• DATA
────

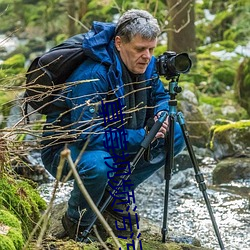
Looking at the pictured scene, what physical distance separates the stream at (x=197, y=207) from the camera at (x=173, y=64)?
4.48 ft

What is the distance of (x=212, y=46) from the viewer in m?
12.4

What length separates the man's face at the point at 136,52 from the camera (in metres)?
3.18

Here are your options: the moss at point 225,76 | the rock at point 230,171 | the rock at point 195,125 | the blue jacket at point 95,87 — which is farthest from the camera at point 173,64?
the moss at point 225,76

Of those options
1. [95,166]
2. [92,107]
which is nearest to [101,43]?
[92,107]

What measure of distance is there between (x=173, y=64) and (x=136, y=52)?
210mm

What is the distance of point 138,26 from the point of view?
3.15 metres

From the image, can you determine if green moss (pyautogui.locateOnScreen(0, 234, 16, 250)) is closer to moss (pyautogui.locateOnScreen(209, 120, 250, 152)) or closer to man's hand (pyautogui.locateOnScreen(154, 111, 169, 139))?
man's hand (pyautogui.locateOnScreen(154, 111, 169, 139))

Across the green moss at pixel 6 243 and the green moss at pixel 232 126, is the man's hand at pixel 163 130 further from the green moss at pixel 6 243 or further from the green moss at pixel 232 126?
the green moss at pixel 232 126

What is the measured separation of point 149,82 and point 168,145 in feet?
1.31

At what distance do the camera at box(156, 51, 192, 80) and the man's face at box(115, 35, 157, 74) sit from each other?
0.08 meters

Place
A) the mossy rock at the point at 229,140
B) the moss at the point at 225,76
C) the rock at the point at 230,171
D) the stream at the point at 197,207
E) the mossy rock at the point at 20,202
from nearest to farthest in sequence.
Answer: the mossy rock at the point at 20,202 < the stream at the point at 197,207 < the rock at the point at 230,171 < the mossy rock at the point at 229,140 < the moss at the point at 225,76

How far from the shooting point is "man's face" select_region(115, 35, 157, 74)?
3182 mm

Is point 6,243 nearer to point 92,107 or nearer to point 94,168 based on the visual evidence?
point 94,168

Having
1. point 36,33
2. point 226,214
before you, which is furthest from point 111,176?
point 36,33
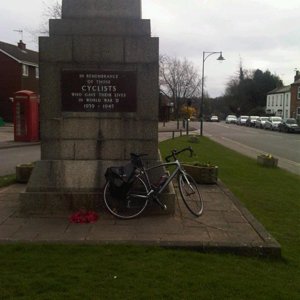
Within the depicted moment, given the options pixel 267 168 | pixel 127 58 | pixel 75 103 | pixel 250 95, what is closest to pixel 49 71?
pixel 75 103

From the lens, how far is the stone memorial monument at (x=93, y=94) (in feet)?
23.6

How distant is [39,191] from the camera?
711 cm

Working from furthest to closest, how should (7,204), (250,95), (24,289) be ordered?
(250,95) → (7,204) → (24,289)

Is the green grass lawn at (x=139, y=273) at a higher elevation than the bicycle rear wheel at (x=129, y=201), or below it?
below

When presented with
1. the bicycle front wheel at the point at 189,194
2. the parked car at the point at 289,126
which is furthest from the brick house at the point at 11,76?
the bicycle front wheel at the point at 189,194

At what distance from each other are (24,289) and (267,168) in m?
12.9

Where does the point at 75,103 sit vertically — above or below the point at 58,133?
above

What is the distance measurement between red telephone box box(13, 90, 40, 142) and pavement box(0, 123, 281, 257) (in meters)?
18.7

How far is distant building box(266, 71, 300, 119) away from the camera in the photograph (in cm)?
8474

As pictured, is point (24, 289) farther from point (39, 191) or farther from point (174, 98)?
point (174, 98)

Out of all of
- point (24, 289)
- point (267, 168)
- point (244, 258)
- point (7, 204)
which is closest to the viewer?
point (24, 289)

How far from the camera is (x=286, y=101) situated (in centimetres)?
9075

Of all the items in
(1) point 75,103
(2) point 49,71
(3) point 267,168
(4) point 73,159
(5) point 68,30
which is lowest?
(3) point 267,168

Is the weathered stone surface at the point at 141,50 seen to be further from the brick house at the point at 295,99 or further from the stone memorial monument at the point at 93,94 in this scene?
the brick house at the point at 295,99
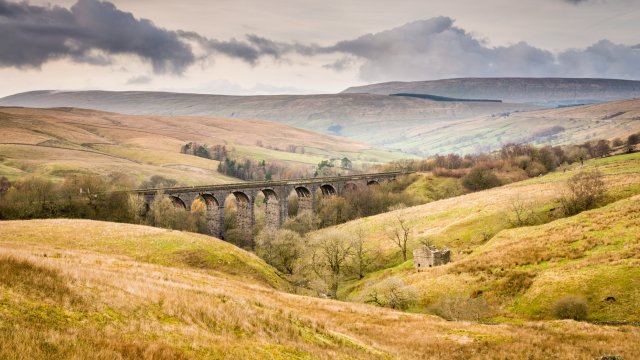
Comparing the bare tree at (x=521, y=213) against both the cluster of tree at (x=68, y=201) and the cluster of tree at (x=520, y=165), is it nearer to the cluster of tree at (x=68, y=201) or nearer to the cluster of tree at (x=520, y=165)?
the cluster of tree at (x=520, y=165)

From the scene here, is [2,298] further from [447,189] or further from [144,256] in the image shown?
[447,189]

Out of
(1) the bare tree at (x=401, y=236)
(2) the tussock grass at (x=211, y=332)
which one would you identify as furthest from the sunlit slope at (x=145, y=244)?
(2) the tussock grass at (x=211, y=332)

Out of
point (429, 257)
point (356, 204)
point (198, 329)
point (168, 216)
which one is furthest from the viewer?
point (356, 204)

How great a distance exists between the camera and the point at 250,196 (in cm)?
11262

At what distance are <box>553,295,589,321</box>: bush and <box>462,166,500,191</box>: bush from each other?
97.1 metres

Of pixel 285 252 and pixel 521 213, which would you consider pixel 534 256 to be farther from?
pixel 285 252

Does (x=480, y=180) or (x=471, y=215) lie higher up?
(x=471, y=215)

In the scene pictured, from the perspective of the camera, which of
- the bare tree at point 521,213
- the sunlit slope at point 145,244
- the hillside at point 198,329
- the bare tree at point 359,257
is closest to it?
the hillside at point 198,329

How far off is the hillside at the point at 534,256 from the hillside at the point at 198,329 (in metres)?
9.34

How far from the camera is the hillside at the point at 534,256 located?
38.1 m

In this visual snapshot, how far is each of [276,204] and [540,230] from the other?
75.0 meters

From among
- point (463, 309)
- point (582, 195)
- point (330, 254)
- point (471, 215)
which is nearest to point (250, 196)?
point (330, 254)

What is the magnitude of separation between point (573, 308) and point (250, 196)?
85802mm

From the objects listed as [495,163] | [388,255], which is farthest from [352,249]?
[495,163]
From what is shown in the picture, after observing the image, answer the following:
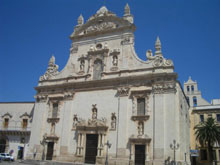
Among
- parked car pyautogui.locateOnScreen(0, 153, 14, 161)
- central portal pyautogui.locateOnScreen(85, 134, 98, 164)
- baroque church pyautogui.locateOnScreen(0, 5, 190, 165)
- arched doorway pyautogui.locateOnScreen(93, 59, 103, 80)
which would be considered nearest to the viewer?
baroque church pyautogui.locateOnScreen(0, 5, 190, 165)

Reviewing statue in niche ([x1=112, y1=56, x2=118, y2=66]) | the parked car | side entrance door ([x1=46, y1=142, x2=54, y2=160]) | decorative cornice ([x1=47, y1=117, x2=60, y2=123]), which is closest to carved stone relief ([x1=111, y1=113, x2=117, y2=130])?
statue in niche ([x1=112, y1=56, x2=118, y2=66])

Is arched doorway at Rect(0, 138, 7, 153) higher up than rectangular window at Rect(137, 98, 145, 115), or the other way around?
rectangular window at Rect(137, 98, 145, 115)

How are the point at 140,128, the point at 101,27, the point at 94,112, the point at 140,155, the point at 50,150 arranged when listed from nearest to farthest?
the point at 140,155, the point at 140,128, the point at 94,112, the point at 50,150, the point at 101,27

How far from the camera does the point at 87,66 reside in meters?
31.4

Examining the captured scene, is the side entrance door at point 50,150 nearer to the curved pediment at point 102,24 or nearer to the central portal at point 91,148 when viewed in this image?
the central portal at point 91,148

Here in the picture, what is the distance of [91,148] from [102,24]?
1699 centimetres

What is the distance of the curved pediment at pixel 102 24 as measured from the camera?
101 feet

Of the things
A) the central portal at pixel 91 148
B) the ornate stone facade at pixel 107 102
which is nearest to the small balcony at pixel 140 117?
the ornate stone facade at pixel 107 102

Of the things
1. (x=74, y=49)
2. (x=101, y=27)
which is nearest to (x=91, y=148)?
(x=74, y=49)

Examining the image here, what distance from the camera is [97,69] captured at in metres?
30.6

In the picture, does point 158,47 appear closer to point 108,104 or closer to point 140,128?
point 108,104

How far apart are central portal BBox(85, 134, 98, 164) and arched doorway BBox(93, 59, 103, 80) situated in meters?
7.60

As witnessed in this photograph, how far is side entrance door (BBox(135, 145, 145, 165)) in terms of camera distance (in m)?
24.4

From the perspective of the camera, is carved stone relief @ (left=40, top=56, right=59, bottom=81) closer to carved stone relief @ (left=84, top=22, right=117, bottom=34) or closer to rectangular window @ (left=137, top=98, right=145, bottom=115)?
carved stone relief @ (left=84, top=22, right=117, bottom=34)
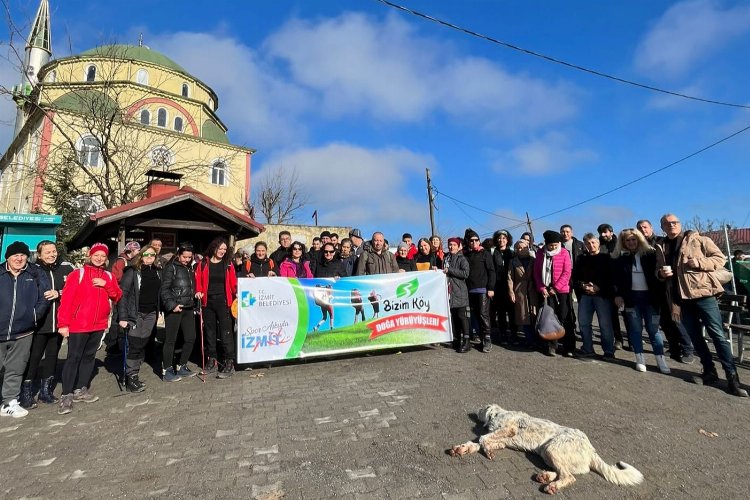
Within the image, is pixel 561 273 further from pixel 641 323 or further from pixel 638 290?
pixel 641 323

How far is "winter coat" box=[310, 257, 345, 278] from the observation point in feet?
21.9

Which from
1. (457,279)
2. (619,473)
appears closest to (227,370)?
(457,279)

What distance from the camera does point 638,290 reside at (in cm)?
540

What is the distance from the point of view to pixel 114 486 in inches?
108

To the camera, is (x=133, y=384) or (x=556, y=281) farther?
(x=556, y=281)

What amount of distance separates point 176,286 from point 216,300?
574 millimetres

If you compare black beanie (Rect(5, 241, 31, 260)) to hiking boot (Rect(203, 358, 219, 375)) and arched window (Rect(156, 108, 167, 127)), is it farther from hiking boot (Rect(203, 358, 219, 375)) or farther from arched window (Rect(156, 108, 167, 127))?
arched window (Rect(156, 108, 167, 127))

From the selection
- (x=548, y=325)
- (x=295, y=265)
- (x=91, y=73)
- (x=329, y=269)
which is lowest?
(x=548, y=325)

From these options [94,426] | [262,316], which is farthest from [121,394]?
[262,316]

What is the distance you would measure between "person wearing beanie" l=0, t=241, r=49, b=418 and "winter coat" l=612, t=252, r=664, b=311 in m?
7.70

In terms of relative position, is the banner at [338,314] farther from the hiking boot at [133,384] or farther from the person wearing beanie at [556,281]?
the person wearing beanie at [556,281]

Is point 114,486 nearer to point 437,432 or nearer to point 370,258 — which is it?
point 437,432

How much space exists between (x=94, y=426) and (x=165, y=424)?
2.46 ft

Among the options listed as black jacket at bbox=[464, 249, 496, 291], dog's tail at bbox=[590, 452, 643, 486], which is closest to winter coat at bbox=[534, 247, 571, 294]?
black jacket at bbox=[464, 249, 496, 291]
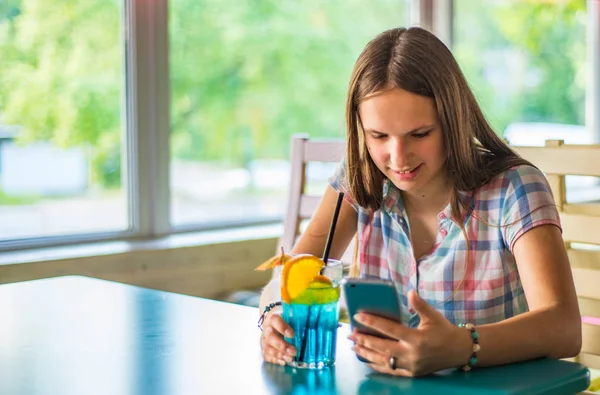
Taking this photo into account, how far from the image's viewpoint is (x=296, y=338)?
1271 millimetres

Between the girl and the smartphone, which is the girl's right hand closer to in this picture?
the girl

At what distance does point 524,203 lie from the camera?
150 cm

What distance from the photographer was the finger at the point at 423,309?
3.86ft

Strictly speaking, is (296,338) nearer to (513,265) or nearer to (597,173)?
(513,265)

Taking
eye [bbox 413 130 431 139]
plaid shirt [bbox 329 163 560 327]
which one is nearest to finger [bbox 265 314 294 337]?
plaid shirt [bbox 329 163 560 327]

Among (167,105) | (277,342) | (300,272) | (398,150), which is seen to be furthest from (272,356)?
(167,105)

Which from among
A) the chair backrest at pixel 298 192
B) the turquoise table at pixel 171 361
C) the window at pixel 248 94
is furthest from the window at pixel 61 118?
the turquoise table at pixel 171 361

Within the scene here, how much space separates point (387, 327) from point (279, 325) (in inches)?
7.1

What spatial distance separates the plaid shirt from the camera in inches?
59.7

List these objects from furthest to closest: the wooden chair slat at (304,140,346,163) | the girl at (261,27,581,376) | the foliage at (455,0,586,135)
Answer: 1. the foliage at (455,0,586,135)
2. the wooden chair slat at (304,140,346,163)
3. the girl at (261,27,581,376)

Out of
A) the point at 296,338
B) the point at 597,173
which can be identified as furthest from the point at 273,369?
the point at 597,173

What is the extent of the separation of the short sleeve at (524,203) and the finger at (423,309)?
0.34m

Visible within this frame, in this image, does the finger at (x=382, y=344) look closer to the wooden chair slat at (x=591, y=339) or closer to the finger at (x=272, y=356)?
the finger at (x=272, y=356)

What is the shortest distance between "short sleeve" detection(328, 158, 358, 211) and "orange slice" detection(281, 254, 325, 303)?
1.66 ft
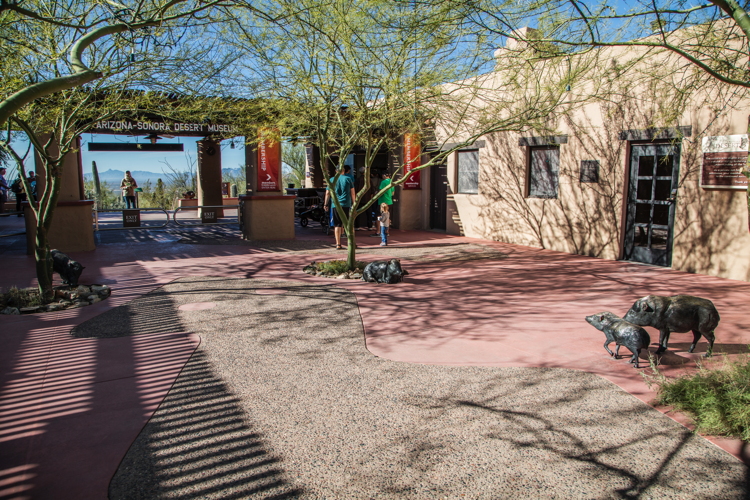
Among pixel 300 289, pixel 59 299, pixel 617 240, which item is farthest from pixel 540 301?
pixel 59 299

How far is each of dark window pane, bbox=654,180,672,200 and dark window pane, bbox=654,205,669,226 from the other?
0.17 meters

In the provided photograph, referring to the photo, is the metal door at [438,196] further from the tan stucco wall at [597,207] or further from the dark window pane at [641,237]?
the dark window pane at [641,237]

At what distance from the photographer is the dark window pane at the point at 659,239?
10012 millimetres

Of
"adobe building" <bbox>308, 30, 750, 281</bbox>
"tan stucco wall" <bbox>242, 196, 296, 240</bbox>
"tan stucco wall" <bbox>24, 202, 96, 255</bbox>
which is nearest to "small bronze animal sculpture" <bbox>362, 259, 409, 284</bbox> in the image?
"adobe building" <bbox>308, 30, 750, 281</bbox>

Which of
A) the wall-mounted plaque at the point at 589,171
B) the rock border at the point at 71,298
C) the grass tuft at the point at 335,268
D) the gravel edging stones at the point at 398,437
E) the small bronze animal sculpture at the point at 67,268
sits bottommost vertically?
the gravel edging stones at the point at 398,437

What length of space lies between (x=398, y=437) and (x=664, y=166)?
8626 mm

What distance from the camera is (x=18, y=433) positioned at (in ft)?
12.1

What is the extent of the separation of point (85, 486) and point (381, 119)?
680 cm

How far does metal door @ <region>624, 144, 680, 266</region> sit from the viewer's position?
9770mm

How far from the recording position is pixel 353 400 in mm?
4125

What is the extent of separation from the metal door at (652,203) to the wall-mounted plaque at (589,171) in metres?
0.76

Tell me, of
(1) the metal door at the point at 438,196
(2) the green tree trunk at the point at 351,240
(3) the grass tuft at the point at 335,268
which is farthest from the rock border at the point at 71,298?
(1) the metal door at the point at 438,196

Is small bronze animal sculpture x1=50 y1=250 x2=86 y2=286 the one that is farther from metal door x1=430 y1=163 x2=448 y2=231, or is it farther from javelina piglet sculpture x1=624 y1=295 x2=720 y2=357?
metal door x1=430 y1=163 x2=448 y2=231

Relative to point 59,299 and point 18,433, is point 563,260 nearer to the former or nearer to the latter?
point 59,299
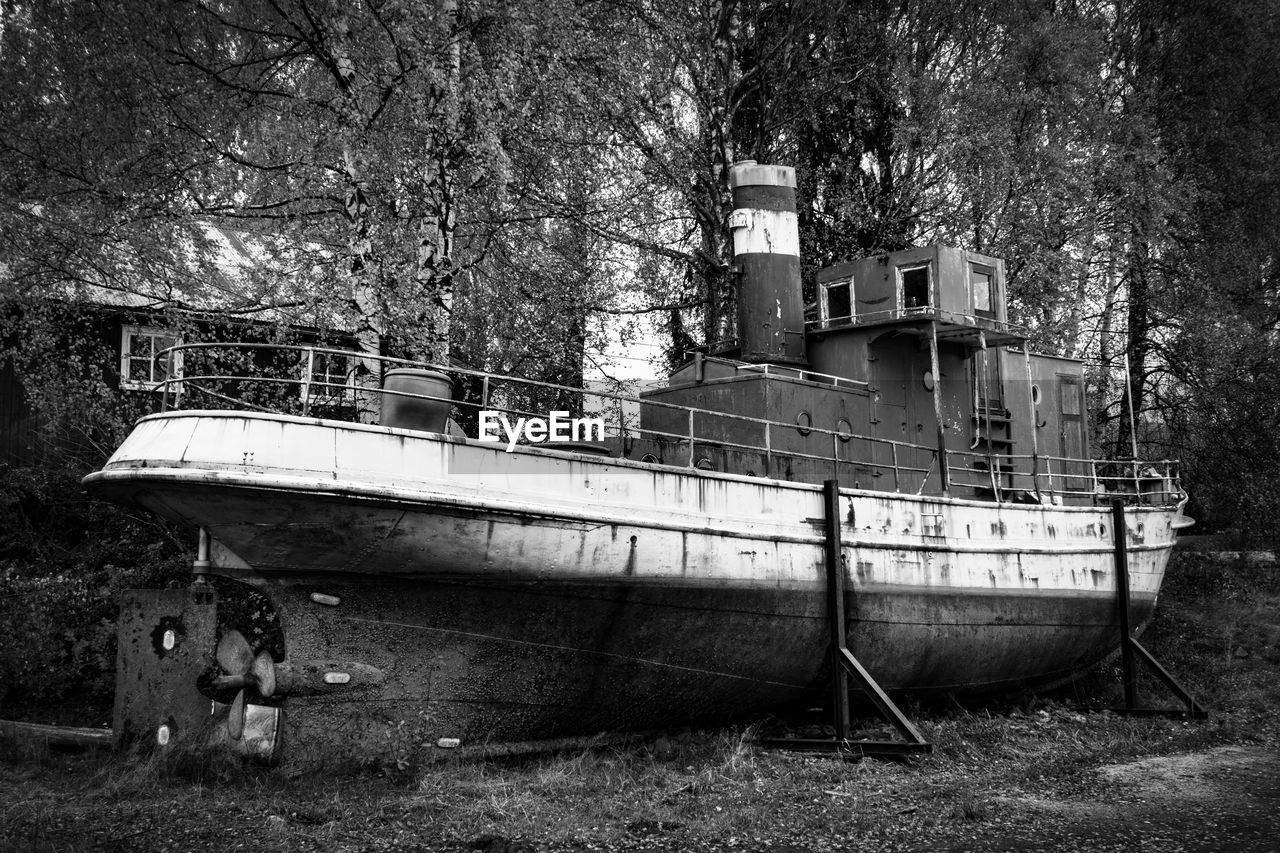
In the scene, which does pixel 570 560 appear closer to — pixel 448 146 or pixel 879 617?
pixel 879 617

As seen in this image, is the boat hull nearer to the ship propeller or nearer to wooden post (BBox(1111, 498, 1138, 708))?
the ship propeller

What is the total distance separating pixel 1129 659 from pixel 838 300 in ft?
20.4

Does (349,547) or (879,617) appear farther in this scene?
(879,617)

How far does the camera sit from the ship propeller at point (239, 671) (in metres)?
8.66

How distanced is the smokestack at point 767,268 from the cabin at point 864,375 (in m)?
0.02

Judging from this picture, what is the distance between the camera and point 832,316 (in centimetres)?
1411

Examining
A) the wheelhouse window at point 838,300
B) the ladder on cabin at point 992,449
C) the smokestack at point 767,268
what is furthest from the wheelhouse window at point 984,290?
the smokestack at point 767,268

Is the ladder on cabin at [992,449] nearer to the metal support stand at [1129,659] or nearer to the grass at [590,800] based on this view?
the metal support stand at [1129,659]

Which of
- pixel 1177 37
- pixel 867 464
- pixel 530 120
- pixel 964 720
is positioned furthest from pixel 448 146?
pixel 1177 37

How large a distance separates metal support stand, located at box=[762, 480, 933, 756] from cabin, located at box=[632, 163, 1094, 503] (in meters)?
0.94

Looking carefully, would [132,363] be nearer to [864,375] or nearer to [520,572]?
[520,572]

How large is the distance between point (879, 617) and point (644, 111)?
34.6 feet

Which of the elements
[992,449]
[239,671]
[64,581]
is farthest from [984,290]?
[64,581]

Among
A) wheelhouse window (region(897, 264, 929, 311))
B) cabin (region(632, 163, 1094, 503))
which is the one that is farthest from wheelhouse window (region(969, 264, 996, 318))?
wheelhouse window (region(897, 264, 929, 311))
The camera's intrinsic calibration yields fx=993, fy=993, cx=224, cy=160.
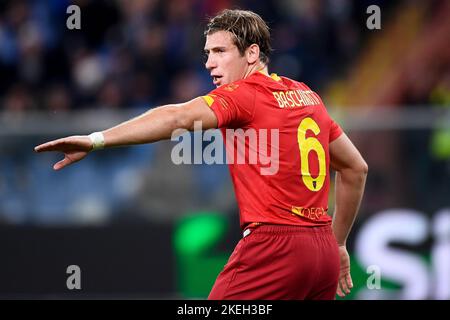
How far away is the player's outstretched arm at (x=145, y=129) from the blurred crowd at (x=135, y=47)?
7.69 metres

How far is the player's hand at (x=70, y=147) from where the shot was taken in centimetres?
536

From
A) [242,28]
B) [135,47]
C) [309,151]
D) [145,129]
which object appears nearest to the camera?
[145,129]

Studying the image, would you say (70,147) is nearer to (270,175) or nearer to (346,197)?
(270,175)

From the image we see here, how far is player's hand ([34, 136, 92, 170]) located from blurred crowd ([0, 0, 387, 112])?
26.2 feet

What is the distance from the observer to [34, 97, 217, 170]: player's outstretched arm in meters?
5.47

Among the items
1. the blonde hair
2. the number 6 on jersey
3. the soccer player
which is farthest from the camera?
the blonde hair

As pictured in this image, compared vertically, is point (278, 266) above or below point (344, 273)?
above

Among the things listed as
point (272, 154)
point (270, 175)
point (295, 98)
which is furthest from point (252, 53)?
point (270, 175)

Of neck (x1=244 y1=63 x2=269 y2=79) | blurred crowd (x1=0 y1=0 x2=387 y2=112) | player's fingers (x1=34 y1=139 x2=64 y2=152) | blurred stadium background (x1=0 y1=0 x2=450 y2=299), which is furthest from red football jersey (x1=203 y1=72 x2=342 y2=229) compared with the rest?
blurred crowd (x1=0 y1=0 x2=387 y2=112)

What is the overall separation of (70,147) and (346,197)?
226 cm

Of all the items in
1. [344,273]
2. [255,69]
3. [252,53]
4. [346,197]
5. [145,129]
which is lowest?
[344,273]

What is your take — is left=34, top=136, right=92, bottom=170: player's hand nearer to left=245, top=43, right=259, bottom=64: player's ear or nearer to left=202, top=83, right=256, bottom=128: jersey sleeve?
left=202, top=83, right=256, bottom=128: jersey sleeve

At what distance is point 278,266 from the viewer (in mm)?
6000
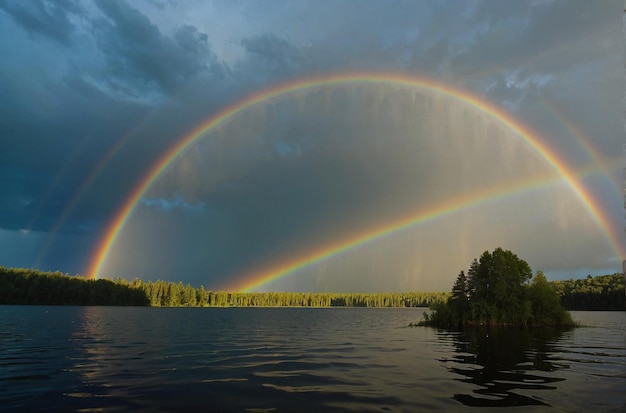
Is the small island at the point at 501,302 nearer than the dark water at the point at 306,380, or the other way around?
the dark water at the point at 306,380

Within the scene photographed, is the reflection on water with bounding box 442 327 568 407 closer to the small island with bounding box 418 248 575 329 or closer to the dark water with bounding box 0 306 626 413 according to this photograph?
the dark water with bounding box 0 306 626 413

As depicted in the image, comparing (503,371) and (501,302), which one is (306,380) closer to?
(503,371)

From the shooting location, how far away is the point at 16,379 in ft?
Answer: 79.3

────

• GOAL OF THE EXERCISE
Rewrite the stretch of lines from the start of the records through the line containing "0.08 meters", replacing "camera" with "lens" and leaving everything else unchanged. Omit the pictures from your answer.

• SOLUTION TO THIS PROBLEM
Looking at the pictured scene, what physical distance separates the stream at (x=197, y=207) from the lens at (x=173, y=64)?
4.48 ft

What is the distance of (x=212, y=46) from the viewer in m?
12.4

What length separates the man's face at the point at 136,52 from the lens (in metres)?
3.18

Here are your options: the moss at point 225,76 | the rock at point 230,171 | the rock at point 195,125 | the blue jacket at point 95,87 — which is farthest from the lens at point 173,64?
the moss at point 225,76

Of those options
1. [95,166]
2. [92,107]
which is nearest to [101,43]?
[92,107]

What measure of distance is there between (x=173, y=64) and (x=136, y=52)?
210mm

What is the distance of point 138,26 from the point of view?
3.15 metres

From the image, can you determine if green moss (pyautogui.locateOnScreen(0, 234, 16, 250)) is closer to moss (pyautogui.locateOnScreen(209, 120, 250, 152)) or closer to man's hand (pyautogui.locateOnScreen(154, 111, 169, 139))?
man's hand (pyautogui.locateOnScreen(154, 111, 169, 139))

Across the green moss at pixel 6 243 and the green moss at pixel 232 126, is the man's hand at pixel 163 130 further from the green moss at pixel 6 243 or further from the green moss at pixel 232 126?
the green moss at pixel 232 126

What is the measured separation of point 149,82 and point 168,145 in feet?
1.31

At what distance do the lens at box(156, 51, 192, 80) and the man's face at box(115, 35, 157, 74) sit from each other?
0.08 meters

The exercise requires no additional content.